EXERCISE AIM: Identify the line that contains "Given point 125,50" in the material. Output it and every line after it, unchanged, through the end.

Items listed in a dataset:
--------

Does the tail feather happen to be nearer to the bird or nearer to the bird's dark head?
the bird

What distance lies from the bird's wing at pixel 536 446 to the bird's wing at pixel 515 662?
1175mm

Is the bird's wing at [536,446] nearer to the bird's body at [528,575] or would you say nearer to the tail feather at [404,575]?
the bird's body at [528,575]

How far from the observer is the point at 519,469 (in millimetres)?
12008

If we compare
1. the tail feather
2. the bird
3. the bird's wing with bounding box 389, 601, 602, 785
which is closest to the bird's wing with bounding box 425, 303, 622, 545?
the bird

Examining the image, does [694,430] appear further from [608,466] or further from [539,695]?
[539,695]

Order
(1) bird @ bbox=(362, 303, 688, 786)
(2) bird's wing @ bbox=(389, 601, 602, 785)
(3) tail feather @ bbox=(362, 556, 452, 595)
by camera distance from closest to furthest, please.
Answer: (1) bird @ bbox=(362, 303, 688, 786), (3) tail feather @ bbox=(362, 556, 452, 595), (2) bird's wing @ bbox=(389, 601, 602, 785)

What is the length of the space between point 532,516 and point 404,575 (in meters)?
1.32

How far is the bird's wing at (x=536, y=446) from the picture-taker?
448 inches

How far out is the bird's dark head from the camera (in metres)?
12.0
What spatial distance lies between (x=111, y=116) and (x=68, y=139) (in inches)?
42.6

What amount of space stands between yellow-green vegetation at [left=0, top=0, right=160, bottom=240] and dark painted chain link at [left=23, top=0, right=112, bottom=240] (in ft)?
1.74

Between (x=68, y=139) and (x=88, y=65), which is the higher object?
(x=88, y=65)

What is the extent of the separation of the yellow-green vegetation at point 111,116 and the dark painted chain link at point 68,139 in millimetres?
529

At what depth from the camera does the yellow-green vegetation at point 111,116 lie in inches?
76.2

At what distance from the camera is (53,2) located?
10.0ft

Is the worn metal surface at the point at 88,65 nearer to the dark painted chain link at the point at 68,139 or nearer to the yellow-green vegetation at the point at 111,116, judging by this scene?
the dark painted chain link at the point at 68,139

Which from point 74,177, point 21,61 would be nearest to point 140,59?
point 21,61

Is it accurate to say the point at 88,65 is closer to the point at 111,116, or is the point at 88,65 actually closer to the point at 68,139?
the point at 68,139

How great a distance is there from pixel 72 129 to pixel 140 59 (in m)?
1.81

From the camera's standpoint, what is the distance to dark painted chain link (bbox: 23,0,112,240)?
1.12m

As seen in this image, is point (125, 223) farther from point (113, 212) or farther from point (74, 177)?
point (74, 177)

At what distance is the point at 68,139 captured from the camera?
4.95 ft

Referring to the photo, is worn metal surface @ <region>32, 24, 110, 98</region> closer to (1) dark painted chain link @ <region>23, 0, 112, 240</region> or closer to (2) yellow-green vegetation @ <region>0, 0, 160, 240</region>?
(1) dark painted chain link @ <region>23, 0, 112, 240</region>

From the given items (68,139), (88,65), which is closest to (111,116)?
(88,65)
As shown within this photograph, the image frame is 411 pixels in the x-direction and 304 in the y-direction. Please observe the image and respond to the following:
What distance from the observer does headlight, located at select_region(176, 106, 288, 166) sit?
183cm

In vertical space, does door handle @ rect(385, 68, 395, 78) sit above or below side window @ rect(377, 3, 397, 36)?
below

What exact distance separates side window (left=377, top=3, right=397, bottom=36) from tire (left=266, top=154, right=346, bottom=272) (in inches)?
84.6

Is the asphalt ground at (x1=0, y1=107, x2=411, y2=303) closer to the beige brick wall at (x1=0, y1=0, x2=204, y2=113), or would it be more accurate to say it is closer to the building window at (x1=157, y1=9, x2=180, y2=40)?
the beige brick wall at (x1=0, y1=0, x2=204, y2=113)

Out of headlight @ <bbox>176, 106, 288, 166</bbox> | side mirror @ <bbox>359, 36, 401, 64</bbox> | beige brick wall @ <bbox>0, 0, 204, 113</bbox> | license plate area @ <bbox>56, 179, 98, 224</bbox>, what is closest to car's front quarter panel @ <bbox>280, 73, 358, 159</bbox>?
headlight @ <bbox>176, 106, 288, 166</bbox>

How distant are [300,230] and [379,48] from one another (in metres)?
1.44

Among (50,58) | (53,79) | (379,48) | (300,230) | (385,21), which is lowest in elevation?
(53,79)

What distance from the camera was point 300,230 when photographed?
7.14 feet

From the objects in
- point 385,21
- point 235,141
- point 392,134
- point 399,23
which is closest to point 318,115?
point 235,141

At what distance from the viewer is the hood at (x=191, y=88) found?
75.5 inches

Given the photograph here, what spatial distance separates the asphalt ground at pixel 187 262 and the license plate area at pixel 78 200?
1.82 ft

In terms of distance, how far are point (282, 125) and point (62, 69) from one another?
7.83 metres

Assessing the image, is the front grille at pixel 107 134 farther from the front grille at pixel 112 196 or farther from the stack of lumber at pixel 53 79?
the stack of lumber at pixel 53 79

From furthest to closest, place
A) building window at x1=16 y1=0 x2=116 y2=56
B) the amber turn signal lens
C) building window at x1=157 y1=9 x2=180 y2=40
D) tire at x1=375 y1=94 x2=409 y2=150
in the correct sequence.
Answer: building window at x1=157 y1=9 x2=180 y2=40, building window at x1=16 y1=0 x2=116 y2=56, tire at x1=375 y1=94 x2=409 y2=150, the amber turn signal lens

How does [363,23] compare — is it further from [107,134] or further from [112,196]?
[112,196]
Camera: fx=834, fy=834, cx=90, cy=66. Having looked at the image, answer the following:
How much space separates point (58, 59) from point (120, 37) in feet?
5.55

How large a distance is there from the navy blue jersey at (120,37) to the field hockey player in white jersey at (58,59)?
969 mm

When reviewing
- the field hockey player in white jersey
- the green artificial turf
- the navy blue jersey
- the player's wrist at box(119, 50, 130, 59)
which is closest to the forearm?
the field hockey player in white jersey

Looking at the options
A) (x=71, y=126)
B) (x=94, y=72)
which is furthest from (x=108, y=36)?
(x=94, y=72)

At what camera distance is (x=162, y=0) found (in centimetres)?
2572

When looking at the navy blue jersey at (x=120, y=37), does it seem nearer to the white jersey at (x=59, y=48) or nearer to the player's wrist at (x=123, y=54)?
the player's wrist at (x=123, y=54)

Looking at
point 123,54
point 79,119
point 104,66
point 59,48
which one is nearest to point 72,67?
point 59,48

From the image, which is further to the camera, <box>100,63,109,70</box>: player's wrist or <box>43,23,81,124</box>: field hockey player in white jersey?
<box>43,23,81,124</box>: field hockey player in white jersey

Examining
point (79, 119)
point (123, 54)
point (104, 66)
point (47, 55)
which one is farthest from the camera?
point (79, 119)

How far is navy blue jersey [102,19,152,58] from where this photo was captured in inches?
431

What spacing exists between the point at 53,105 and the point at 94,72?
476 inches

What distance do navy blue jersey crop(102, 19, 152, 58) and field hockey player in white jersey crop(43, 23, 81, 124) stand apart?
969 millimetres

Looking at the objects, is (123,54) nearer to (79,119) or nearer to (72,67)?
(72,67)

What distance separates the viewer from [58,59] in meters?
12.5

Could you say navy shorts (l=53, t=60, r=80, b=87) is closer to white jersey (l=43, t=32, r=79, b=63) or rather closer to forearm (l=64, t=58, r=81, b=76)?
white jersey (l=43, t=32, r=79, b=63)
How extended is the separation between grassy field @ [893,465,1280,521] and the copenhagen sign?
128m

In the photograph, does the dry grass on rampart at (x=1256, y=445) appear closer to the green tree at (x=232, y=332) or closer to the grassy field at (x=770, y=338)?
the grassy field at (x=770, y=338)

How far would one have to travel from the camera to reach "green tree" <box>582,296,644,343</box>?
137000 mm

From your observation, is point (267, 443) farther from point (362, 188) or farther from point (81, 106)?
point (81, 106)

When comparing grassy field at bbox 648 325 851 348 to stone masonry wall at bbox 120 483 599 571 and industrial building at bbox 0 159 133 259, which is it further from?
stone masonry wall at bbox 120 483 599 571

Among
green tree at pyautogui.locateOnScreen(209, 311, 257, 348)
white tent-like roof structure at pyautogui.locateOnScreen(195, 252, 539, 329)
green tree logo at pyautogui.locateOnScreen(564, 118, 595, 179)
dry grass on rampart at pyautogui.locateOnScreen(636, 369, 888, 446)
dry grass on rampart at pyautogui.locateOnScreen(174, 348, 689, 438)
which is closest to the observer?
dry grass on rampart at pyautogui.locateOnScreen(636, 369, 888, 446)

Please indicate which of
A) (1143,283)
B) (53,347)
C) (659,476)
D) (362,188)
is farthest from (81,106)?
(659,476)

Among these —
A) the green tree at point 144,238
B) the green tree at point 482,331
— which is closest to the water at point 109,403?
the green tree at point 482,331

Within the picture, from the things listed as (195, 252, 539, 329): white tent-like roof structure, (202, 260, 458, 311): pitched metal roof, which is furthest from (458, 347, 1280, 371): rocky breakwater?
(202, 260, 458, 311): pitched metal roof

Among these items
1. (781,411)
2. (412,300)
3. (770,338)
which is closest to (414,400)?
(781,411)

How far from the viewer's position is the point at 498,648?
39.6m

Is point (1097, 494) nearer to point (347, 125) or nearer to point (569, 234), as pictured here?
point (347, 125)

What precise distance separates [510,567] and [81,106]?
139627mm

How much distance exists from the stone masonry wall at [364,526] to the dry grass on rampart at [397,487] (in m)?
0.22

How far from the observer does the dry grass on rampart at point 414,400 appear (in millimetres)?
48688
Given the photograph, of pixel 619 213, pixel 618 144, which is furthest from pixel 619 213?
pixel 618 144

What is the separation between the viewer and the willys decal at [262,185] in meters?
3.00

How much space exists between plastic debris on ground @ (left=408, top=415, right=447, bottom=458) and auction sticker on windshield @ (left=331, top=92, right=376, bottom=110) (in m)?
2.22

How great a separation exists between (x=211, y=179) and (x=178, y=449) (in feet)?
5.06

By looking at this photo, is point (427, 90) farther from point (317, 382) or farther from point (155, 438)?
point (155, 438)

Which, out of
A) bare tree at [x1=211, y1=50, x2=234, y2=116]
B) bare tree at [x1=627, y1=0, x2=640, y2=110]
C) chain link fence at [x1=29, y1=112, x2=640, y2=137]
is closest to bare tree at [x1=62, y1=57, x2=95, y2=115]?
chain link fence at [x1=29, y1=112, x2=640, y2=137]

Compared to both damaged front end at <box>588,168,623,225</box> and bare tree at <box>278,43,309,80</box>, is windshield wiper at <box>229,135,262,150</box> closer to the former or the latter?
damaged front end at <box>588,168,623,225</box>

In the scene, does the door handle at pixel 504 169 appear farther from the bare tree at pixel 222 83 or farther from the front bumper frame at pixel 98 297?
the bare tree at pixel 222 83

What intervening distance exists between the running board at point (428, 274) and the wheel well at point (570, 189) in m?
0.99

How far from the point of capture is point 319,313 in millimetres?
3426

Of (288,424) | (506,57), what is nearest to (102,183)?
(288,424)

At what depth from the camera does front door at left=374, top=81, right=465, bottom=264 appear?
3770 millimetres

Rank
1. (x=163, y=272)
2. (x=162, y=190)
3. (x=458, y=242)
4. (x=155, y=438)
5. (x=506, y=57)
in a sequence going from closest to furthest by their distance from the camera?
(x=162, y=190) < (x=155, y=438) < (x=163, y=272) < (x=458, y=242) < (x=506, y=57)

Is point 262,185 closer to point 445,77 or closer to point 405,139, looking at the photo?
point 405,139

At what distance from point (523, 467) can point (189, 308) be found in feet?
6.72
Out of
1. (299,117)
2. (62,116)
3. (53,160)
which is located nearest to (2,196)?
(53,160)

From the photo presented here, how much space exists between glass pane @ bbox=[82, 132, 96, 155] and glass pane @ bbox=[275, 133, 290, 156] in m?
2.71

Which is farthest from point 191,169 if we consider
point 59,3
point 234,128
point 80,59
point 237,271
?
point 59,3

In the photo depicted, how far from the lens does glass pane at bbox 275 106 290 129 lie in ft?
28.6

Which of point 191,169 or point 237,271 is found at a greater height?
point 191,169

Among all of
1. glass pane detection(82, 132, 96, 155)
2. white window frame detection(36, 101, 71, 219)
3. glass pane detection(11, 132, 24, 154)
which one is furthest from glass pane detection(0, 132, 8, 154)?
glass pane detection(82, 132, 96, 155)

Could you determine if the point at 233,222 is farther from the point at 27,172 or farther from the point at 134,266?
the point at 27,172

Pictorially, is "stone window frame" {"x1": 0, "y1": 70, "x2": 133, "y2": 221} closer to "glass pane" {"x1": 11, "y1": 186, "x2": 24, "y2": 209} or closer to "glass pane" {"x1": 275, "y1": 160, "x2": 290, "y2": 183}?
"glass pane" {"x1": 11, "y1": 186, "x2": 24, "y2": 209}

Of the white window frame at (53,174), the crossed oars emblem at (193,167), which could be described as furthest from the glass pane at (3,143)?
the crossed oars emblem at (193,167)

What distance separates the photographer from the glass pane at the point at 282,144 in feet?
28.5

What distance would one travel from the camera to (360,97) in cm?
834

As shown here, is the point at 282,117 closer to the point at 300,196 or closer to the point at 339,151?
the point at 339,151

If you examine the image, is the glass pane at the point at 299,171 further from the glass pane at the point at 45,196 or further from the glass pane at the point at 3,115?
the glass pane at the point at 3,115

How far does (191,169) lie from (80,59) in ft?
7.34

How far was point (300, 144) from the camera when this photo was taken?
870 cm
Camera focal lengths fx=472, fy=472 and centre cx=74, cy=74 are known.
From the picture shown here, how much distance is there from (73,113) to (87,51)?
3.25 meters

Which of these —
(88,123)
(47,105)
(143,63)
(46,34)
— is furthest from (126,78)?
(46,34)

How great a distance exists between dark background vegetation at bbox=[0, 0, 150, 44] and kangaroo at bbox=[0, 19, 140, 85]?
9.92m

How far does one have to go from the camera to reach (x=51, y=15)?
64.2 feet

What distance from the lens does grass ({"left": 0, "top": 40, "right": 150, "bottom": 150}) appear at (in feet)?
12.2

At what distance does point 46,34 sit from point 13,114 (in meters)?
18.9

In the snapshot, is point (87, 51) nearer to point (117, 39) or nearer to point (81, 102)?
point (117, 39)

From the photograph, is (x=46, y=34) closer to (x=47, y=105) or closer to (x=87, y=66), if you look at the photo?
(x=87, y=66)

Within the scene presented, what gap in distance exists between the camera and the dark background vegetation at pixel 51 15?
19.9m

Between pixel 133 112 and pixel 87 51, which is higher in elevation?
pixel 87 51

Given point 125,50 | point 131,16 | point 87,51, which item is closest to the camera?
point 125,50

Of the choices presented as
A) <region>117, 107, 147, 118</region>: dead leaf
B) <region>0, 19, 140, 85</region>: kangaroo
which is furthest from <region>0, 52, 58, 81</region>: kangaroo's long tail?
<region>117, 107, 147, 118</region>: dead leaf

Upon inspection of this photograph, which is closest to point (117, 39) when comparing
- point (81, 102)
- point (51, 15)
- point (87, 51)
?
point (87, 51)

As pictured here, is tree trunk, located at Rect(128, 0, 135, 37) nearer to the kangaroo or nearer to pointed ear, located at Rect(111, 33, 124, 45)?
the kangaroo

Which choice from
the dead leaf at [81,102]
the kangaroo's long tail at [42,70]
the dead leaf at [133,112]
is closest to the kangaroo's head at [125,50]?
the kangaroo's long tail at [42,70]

--------

RESPONSE BELOW:
Given point 125,50 | point 131,16 | point 87,51, which item is closest to the camera?
point 125,50

Of the choices presented as
A) <region>117, 107, 147, 118</region>: dead leaf
B) <region>0, 19, 140, 85</region>: kangaroo
which is furthest from <region>0, 52, 58, 81</region>: kangaroo's long tail?
<region>117, 107, 147, 118</region>: dead leaf

Upon inspection of this photograph, which is closest to point (117, 39) when comparing
- point (81, 102)
- point (51, 15)
- point (87, 51)
?
point (87, 51)

As pictured here, is tree trunk, located at Rect(128, 0, 135, 37) nearer to the kangaroo or nearer to pointed ear, located at Rect(111, 33, 124, 45)?
the kangaroo

Which choice from
the dead leaf at [81,102]
the kangaroo's long tail at [42,70]
the dead leaf at [133,112]
is closest to the kangaroo's head at [125,50]?
the kangaroo's long tail at [42,70]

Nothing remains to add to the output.